Harmit came to America from India with the express purpose of reinventing himself. He found the routes open and he took them, ending up in Seattle. From this perch, he surveys history, finding hard fought battles and documenting them. I see his work as transmuting science into drama; the creation of contemporary Westerns with the two sides trying to best each other using mutation rather than guns.

I have the pleasure and the honor of introducing my friend and colleague, Alex Varshavsky, who is receiving tonight the Vilcek Prize for Biomedical Science. No one deserves this more than Alex.

First a little personal history: in 1975, just before I heard that I was to receive that year’s Nobel Prize in Medicine, I was in the Soviet Union as a guest of the Soviet Academy. It was an eye-opener; things were so depressing that any vestige of nostalgia I had inherited for Socialism was finally quashed. But there were some wonderful people, trying their best to be creative and effective in a situation of unrelenting oppression. One was Alex Varshavsky, a young molecular biologist working in Moscow. He had published some notable work and was a rising star. As I discovered from him later, he was also a frustrated young man because he knew how much more he could accomplish, given freedom and resources. Alex soon found his way to Finland, took the boat to Sweden, which required no passport, and applied for asylum, planning to come to America. I was able to help bring him quickly to the States where he started looking for a position. He gave seminars in a few places and it was no issue; anyone would have wanted him to join their institution.

I remember the seminar he gave at MIT, where I was then a faculty member. I left that seminar with Salvador Luria and Salva was enthralled by Alex’s talk and particularly by the rare intelligence that come through in his presentation. Salva said to me, “it reminds me of the young Max.” This was the highest compliment Salva could give; that Alex reminded him of Max Delbruck, who, with Salva, had fathered molecular biology. Max, a physicist by training, was known for his insight, his vision and his deep commitment to logic. Salva and Max had both come to America to release their creative energies. We, of course, hired Alex.

I worried that Alex might find it difficult to adjust to the American scientific system but I needn’t have been concerned. Alex told me that he dreamed in Moscow that one day he might be a professor at MIT and adapted to the position in no time. He proved as effective in the United States as he had been in Moscow and he was a jewel in the crown of MIT’s biology department, then possibly the best in the world.

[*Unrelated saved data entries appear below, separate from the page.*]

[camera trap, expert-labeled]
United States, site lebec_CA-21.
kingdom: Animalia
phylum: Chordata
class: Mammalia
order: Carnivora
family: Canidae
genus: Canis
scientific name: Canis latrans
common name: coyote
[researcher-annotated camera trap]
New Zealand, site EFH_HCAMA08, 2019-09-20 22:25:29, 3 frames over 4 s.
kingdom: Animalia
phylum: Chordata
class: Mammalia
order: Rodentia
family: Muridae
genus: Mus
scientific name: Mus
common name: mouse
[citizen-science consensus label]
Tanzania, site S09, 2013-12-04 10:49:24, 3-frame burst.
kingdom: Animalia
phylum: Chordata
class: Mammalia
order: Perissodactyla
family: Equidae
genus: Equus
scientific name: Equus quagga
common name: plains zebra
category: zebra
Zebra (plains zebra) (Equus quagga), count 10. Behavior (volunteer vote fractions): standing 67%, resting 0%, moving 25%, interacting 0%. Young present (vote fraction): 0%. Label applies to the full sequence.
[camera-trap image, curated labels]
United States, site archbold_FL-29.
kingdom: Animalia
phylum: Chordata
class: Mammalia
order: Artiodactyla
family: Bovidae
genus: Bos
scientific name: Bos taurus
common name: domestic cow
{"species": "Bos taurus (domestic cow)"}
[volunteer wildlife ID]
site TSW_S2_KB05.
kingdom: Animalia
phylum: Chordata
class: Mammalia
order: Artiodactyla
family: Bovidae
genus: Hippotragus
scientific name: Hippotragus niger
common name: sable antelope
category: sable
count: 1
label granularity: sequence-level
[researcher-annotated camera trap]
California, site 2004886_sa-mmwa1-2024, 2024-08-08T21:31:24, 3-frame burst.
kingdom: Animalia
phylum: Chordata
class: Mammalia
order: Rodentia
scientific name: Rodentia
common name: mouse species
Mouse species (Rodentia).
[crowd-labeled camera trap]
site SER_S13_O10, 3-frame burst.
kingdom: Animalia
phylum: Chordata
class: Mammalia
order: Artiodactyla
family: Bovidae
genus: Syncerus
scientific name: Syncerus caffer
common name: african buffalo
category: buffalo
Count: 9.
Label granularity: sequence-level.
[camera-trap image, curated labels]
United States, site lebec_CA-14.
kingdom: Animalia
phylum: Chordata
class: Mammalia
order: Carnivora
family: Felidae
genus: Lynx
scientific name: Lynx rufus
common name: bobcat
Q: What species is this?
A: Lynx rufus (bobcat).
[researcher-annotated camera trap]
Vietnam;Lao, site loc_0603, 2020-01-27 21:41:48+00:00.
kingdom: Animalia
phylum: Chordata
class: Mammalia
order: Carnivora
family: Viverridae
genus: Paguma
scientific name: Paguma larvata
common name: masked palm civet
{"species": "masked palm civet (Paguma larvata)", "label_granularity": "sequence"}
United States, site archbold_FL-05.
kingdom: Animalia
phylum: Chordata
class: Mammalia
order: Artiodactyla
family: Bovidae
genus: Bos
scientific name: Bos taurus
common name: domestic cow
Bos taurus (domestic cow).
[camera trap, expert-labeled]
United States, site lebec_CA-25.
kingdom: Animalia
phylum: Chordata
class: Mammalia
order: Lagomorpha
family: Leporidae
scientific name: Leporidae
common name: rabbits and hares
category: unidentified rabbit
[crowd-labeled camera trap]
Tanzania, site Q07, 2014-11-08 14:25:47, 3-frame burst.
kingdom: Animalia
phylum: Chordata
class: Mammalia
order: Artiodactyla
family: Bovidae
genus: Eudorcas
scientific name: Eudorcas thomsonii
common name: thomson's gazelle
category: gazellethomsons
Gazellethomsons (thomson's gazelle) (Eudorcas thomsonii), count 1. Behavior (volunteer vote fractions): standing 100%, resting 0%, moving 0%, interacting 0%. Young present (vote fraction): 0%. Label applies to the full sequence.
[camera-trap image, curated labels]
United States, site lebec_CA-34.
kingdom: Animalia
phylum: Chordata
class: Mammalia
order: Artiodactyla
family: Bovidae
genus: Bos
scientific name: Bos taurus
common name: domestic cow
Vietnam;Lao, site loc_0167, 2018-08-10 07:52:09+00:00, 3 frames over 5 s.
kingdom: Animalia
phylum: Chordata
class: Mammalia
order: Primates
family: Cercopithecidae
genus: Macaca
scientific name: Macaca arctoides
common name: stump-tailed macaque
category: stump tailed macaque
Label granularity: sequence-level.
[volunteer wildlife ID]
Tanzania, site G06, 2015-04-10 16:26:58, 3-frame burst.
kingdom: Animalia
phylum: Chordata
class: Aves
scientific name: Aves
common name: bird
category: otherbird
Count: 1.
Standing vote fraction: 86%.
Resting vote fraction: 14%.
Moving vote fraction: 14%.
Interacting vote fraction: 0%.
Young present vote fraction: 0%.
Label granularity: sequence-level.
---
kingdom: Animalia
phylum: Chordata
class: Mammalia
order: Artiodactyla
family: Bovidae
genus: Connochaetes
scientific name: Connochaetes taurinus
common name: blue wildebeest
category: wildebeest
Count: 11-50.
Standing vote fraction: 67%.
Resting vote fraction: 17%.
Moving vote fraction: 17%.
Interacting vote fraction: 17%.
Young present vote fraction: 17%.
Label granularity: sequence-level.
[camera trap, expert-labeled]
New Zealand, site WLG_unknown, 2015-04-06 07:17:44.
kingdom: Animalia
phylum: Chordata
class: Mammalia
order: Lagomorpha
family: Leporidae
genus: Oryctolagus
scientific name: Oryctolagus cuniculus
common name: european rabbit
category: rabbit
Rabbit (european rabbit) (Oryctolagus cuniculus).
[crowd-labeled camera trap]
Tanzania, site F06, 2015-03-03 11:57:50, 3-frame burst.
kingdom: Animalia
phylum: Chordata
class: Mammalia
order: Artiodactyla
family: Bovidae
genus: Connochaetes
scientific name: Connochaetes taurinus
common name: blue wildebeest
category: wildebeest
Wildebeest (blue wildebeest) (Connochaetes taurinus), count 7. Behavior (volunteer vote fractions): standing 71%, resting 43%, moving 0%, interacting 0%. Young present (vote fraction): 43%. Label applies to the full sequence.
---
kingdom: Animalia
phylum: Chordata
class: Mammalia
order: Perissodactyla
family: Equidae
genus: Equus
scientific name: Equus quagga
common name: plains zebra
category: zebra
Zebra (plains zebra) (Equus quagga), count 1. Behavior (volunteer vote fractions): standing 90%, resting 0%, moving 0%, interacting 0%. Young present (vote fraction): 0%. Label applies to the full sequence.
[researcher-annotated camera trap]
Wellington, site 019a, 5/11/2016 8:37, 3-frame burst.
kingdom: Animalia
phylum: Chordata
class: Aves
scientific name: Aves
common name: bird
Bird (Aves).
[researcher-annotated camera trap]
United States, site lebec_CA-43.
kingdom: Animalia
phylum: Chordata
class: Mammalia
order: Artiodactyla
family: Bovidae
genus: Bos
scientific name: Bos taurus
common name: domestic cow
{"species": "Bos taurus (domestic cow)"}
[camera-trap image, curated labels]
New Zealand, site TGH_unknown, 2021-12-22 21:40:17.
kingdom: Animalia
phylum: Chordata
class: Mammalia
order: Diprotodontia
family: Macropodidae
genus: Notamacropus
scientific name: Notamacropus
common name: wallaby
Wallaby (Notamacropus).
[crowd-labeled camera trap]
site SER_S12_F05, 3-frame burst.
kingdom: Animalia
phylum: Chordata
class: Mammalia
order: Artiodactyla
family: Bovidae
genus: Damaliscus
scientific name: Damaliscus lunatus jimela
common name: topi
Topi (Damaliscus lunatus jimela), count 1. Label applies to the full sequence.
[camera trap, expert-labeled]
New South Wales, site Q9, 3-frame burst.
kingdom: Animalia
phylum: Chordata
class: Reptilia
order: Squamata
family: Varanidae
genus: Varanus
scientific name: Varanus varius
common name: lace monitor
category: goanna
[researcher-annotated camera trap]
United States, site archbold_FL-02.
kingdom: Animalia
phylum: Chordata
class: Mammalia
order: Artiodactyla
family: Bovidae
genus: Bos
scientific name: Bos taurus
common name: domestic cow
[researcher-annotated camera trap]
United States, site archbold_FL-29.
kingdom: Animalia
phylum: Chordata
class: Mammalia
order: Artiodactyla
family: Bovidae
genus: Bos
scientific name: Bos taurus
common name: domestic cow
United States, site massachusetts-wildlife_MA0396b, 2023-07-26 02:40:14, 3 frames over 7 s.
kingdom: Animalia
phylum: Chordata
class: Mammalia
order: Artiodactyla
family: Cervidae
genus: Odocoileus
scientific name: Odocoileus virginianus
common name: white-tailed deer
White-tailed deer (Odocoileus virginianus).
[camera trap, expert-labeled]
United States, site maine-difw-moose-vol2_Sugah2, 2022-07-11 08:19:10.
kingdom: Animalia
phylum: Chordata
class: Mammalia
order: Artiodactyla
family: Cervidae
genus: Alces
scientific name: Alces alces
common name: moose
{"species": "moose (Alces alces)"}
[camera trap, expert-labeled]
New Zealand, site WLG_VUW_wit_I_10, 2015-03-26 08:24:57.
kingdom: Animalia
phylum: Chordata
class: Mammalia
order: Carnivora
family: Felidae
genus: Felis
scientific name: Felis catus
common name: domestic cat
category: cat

Alex had been concerned mainly with how genes are controlled and was a guru of the chromatin field. But experimental science takes one in unexpected and often wonderful directions. Soon Alex had discovered that a strangely conserved but previously enigmatic peptide, called ubiquitin, was being attached to proteins and signaling their degradation. And he showed that this degradation had profound regulatory significance. He was inventing a new field, the field of protein turnover.

Alex embodies the spirit of the Vilcek award. He didn’t just come to America, he sought out America for the values that it represents. He sat in Moscow and dreamed of what our country could offer. He actively hated the world around him and wanted the opportunity of the New World.

Alex is not only a scientist of great accomplishment. He is more, much more. He is a true intellectual. He brought with him to America the style of the Russians we read about in Chekov or Dostoyevsky. No event occurs but Alex has a personal perspective for viewing it. He reads widely, thinks deeply and lives the life of the mind with an intensity rarely seen. He is certainly not through surprising the world.